╔══

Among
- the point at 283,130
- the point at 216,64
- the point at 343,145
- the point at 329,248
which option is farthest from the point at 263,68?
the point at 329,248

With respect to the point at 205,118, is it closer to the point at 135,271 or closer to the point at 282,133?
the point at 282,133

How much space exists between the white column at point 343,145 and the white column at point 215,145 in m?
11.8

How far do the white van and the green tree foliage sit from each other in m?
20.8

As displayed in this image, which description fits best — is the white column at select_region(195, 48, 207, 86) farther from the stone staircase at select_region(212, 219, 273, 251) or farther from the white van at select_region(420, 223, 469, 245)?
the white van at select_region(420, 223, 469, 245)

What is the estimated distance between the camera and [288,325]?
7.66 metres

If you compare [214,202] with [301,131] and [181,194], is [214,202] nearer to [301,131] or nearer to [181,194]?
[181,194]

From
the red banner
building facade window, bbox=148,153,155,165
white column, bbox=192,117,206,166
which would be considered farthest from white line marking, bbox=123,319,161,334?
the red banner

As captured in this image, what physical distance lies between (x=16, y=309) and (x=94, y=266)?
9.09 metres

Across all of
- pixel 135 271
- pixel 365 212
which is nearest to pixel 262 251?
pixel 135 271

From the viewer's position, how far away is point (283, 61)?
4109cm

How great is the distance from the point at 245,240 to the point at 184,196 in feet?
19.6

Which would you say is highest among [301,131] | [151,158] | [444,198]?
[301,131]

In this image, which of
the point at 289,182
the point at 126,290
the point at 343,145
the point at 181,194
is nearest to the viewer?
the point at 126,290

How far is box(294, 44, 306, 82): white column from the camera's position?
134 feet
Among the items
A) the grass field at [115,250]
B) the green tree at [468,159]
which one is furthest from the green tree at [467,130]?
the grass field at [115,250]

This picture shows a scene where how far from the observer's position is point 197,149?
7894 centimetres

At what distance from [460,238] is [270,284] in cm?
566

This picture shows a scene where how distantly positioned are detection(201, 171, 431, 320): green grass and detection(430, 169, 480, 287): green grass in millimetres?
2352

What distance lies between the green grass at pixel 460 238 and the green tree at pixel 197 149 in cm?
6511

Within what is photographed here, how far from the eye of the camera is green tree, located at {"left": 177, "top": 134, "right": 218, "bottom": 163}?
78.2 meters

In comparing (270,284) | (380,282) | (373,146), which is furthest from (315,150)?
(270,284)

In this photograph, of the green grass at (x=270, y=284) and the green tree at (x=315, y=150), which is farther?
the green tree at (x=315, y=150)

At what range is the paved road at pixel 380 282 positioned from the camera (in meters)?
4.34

╚══

Reproduce every item above verbatim, from the first to the last.

Worked answer:
Among
- the point at 283,130
- the point at 216,64
- the point at 343,145
- the point at 329,248
which option is farthest from the point at 263,68?
the point at 329,248

With respect to the point at 205,118, is it closer to the point at 135,271 or closer to the point at 282,133?
the point at 282,133

How much space exists between the white column at point 343,145 and the white column at point 215,145 in m?
11.8

How far do the white van and the green tree foliage sit from each other in m?
20.8

As displayed in this image, which description fits best — is the white column at select_region(195, 48, 207, 86) farther from the stone staircase at select_region(212, 219, 273, 251) or farther from the white van at select_region(420, 223, 469, 245)?
the white van at select_region(420, 223, 469, 245)

What is the estimated distance between the camera and [288,325]?
7.66 metres

If you compare [214,202] with [301,131] and [181,194], is [214,202] nearer to [301,131] or nearer to [181,194]?
[181,194]

From
the red banner
building facade window, bbox=148,153,155,165
white column, bbox=192,117,206,166
which would be considered farthest from white line marking, bbox=123,319,161,334?
the red banner

As captured in this image, what physical distance lies between (x=16, y=309) and (x=94, y=266)?
9.09 metres

Across all of
- pixel 135 271
- pixel 365 212
which is nearest to pixel 262 251?
pixel 135 271

From the viewer's position, how far away is point (283, 61)?
4109cm

How great is the distance from the point at 245,240 to the point at 184,196 in feet?
19.6

Which would you say is highest among [301,131] | [151,158] | [444,198]?
[301,131]

In this image, which of
the point at 289,182
the point at 126,290
the point at 343,145
the point at 181,194
is nearest to the viewer?
the point at 126,290

How far is box(294, 44, 306, 82): white column from the camera's position?
134 feet
Among the items
A) the grass field at [115,250]
B) the green tree at [468,159]
which one is furthest from the green tree at [467,130]?
the grass field at [115,250]

This picture shows a scene where how far from the observer's position is point 197,149?
7894 centimetres

At what distance from [460,238] is [270,284] in cm?
566

This picture shows a scene where how distantly positioned are detection(201, 171, 431, 320): green grass and detection(430, 169, 480, 287): green grass in millimetres?
2352

What distance lies between the green grass at pixel 460 238 and the green tree at pixel 197 149 in cm?
6511

Within what is photographed here, how far from the eye of the camera is green tree, located at {"left": 177, "top": 134, "right": 218, "bottom": 163}?
78.2 meters

In comparing (270,284) | (380,282) | (373,146), which is furthest from (315,150)?
(270,284)

In this photograph, of the green grass at (x=270, y=284) and the green tree at (x=315, y=150), which is farther?
the green tree at (x=315, y=150)

At what range is the paved road at pixel 380 282 positioned from the camera (in meters)?
4.34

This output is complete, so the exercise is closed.